## Begin Given entries

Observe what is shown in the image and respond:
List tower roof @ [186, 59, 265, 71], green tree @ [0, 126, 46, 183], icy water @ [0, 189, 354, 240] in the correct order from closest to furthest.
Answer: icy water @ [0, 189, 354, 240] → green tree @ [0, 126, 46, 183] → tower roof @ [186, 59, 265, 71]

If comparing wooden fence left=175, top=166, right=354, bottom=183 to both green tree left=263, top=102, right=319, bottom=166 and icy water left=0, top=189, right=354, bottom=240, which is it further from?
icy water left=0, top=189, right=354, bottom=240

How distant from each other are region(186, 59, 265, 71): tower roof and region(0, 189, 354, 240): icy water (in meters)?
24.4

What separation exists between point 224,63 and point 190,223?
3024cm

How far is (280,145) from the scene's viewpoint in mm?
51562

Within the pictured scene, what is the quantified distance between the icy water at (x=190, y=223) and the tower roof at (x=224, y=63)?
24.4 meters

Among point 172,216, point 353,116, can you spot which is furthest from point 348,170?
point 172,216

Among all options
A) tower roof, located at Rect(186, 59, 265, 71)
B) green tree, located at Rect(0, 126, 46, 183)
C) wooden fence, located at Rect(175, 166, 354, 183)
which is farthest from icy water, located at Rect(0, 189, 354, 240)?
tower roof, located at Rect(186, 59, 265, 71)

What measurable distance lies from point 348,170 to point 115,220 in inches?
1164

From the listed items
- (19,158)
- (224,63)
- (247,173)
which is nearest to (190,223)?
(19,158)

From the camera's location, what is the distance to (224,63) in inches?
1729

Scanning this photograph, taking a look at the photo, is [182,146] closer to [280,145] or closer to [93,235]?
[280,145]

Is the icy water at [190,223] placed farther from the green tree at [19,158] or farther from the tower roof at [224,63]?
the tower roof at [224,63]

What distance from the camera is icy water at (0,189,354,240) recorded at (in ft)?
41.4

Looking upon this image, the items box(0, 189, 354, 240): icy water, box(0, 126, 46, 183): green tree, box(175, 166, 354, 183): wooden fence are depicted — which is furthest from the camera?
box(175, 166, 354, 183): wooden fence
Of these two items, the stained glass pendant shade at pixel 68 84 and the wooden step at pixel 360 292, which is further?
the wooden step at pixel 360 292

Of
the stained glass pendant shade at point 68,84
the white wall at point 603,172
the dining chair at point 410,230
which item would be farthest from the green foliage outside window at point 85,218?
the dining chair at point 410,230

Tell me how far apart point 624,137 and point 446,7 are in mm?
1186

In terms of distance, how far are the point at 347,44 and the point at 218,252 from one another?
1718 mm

## End Given entries

### What you are asked to do
Recast everything from the start of the items down through the line containing "Answer: icy water" as a numbered list, leaving out any blank lines.

### Full output
1. Observe what is shown in the image and respond:
2. List tower roof @ [186, 59, 265, 71], green tree @ [0, 126, 46, 183], icy water @ [0, 189, 354, 240] in the correct order from closest to furthest.
3. Answer: icy water @ [0, 189, 354, 240] → green tree @ [0, 126, 46, 183] → tower roof @ [186, 59, 265, 71]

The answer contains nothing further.